Watson - O Brasil tem sido relutante em parecer muito crítico à Venezuela, em parte por causa do forte relacionamento pessoal do ex-presidente Lula com Chávez. Para completar, os brasileiros aumentaram significantemente suas exportações para a Venezuela nos últimos anos, e o comércio bilateral favorece o Brasil. Obviamente, o Brasil não quer se arriscar. Entretanto, Dilma se sente desconfortável com aspectos autoritários do Chavismo, especialmente com o envolvimento crescente dos militares na política. Mas não vejo mudanças significativas entre Brasil e Venezuela a curto prazo.

Terra - A oposição da Venezuela está mesmo dividida?

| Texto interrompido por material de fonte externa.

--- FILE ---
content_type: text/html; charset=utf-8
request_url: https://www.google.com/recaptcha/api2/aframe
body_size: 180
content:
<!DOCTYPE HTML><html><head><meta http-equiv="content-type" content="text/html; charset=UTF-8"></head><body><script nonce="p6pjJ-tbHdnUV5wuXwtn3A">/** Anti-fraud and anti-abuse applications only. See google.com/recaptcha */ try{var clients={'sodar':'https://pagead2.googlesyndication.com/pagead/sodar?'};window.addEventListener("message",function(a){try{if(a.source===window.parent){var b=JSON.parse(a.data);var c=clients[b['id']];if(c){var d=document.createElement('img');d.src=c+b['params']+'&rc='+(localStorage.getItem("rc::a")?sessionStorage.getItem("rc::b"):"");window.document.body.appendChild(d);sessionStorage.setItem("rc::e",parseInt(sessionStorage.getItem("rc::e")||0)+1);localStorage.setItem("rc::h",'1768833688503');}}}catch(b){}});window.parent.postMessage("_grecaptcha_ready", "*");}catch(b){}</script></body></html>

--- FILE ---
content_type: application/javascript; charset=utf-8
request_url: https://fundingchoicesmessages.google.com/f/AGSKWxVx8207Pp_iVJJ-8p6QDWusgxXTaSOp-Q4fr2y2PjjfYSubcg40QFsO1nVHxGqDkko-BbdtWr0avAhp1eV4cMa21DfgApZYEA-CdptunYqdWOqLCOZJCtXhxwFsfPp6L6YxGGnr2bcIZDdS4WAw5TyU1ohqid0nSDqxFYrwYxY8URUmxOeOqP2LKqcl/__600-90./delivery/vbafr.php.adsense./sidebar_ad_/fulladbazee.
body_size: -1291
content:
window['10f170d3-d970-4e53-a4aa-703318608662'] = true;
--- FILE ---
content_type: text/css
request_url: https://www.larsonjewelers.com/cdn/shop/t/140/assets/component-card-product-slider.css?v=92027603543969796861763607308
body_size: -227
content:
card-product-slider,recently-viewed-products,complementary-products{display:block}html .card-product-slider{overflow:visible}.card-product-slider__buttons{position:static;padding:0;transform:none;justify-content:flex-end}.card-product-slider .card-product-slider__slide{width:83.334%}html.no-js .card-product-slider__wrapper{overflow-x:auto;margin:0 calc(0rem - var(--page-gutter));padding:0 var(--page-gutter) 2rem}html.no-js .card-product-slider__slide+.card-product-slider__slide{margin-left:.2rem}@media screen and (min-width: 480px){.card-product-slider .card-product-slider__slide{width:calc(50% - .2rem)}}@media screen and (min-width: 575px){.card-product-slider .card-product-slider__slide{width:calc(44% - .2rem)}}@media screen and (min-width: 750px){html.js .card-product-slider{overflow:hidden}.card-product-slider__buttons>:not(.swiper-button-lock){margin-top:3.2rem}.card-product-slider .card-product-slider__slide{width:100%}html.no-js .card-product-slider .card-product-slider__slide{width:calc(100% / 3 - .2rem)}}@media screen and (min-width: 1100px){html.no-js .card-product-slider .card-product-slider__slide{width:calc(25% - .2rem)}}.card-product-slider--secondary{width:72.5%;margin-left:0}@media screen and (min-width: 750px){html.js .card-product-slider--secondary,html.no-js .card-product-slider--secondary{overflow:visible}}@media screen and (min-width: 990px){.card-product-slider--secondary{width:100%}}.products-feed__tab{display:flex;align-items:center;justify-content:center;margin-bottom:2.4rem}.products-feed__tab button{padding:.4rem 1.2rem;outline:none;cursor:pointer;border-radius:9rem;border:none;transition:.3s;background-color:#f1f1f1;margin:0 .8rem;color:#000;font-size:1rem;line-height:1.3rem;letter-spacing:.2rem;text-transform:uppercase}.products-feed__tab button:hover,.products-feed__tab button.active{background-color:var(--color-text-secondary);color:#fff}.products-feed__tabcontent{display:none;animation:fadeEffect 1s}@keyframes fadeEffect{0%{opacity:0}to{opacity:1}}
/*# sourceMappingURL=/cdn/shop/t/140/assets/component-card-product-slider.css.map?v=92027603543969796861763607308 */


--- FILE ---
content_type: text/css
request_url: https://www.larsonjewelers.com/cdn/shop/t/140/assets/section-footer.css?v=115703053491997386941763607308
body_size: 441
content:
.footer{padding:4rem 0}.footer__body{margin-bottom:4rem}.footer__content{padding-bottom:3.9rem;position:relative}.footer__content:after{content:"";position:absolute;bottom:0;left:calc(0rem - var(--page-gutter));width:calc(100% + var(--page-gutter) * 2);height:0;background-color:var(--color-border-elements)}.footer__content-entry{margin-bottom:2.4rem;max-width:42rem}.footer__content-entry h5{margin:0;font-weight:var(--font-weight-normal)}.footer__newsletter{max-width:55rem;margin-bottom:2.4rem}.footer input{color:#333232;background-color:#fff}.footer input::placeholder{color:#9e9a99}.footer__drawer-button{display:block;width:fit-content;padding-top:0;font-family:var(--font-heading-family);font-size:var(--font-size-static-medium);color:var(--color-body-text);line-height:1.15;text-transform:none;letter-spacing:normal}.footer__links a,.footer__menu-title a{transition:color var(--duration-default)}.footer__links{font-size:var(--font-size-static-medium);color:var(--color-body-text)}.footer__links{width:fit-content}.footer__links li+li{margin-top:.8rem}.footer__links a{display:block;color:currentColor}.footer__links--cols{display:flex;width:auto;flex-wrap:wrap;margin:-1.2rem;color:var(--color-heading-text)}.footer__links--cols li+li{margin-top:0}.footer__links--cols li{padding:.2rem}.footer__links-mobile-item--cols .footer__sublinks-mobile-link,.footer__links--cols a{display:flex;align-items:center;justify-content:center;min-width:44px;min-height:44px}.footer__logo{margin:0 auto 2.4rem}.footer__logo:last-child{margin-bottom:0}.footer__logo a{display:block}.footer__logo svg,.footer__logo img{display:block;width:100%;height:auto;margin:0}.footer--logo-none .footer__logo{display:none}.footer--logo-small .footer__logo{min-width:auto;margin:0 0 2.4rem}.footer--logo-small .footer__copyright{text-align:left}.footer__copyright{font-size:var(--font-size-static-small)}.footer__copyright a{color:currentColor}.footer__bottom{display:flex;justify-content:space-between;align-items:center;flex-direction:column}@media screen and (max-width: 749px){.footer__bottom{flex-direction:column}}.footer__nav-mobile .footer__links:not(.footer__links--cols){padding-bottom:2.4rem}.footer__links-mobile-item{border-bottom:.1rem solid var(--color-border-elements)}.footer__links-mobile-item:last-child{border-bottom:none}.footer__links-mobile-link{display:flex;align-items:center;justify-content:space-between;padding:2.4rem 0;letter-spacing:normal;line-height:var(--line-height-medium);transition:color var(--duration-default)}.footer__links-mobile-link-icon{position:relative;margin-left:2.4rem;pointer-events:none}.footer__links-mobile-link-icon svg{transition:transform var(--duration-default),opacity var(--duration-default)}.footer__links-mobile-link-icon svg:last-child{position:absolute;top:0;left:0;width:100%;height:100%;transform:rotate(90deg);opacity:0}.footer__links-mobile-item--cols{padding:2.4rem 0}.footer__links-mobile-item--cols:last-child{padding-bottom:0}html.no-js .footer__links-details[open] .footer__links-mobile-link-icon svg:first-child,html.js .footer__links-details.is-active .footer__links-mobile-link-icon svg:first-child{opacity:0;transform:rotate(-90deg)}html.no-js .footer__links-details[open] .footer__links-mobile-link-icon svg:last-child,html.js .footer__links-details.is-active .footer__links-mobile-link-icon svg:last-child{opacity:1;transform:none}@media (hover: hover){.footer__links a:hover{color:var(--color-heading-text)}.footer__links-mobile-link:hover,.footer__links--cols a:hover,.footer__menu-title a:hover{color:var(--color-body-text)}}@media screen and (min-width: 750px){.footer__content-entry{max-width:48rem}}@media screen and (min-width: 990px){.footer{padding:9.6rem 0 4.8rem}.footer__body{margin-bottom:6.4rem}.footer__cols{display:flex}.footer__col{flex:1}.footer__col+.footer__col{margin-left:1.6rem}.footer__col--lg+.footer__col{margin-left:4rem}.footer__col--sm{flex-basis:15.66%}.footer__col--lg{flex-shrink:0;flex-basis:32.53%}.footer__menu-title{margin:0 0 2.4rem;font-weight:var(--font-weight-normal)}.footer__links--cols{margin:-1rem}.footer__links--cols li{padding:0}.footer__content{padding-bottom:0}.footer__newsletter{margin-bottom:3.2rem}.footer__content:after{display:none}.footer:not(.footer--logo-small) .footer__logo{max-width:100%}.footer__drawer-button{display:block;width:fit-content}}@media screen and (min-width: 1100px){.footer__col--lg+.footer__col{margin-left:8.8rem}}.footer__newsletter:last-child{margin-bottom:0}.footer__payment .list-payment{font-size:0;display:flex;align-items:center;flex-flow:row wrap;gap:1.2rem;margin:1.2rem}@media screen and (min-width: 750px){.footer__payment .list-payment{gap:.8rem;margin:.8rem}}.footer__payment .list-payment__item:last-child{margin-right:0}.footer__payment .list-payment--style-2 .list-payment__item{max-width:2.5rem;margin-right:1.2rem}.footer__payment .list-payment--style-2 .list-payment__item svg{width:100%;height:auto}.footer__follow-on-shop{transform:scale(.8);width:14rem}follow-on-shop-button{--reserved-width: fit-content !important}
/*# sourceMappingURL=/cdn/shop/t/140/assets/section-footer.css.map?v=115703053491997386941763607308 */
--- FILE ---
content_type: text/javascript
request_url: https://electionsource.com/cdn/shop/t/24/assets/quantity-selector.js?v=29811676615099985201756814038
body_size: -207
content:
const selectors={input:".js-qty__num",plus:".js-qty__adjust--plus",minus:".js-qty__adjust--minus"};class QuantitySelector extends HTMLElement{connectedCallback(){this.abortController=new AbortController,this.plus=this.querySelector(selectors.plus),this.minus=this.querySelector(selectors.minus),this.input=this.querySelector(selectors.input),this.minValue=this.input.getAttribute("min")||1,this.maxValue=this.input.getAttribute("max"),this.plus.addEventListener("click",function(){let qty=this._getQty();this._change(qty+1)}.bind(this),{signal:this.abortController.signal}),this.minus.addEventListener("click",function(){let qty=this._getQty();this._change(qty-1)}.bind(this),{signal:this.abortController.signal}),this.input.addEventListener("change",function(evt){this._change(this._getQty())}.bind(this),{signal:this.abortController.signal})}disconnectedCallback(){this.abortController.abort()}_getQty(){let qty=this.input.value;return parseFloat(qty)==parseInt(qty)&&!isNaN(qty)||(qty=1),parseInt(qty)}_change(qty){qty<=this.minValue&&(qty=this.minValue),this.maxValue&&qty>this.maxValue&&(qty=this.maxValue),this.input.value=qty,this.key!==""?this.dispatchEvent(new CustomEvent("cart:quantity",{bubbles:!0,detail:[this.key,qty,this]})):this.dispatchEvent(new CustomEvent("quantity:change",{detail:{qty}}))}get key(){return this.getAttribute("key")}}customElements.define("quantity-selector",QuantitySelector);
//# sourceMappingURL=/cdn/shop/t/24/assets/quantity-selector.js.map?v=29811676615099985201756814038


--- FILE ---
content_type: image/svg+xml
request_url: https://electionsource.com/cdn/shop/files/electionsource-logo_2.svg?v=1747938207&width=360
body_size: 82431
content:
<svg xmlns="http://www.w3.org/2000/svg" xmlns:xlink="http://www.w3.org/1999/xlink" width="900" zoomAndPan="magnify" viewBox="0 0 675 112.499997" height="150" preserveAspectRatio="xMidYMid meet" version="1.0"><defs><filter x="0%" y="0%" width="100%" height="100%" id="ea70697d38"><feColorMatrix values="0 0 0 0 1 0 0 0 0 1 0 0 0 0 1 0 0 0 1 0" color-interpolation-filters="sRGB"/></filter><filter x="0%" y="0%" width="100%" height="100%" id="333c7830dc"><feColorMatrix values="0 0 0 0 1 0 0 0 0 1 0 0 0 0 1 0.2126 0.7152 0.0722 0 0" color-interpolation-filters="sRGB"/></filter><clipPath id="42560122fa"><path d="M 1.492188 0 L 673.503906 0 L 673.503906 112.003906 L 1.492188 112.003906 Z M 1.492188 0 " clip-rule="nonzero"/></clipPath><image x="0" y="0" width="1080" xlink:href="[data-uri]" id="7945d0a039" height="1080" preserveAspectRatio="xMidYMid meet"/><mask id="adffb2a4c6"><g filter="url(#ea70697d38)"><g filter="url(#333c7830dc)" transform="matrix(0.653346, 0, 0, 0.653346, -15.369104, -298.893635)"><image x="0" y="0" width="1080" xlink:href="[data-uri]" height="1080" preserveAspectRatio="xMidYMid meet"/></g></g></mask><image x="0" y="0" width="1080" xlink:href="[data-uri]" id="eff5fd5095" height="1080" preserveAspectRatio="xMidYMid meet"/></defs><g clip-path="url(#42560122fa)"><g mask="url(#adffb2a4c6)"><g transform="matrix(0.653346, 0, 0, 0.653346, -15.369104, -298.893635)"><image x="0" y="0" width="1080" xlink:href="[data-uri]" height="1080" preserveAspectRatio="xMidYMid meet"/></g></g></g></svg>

Watson - Sim, está. A Mesa de Unidade Democrática (MUD) é uma coalizão heterogênea que tem a “velha guarda” dos partidos pré-Chávez, assim como antigos chavistas que romperam com o Chavismo. Então, há sempre um pouco de “tensão criativa” dentro da oposição. Capriles tem tido sucesso em controlar isso, e sua derrota apertada para Maduro em abril de 2013 (por uma margem de 1,48%) fortaleceu sua posição. Mas desde então, López e Machado ficaram ansiosos e frustrados. No melhor cenário para a oposição, Capriles fica com a liderança e o caso de López vira outro motivo para protesto pela oposição. No pior cenário, será impossível superar as divisões e entrar nas eleições legislativas de 2015 divididos.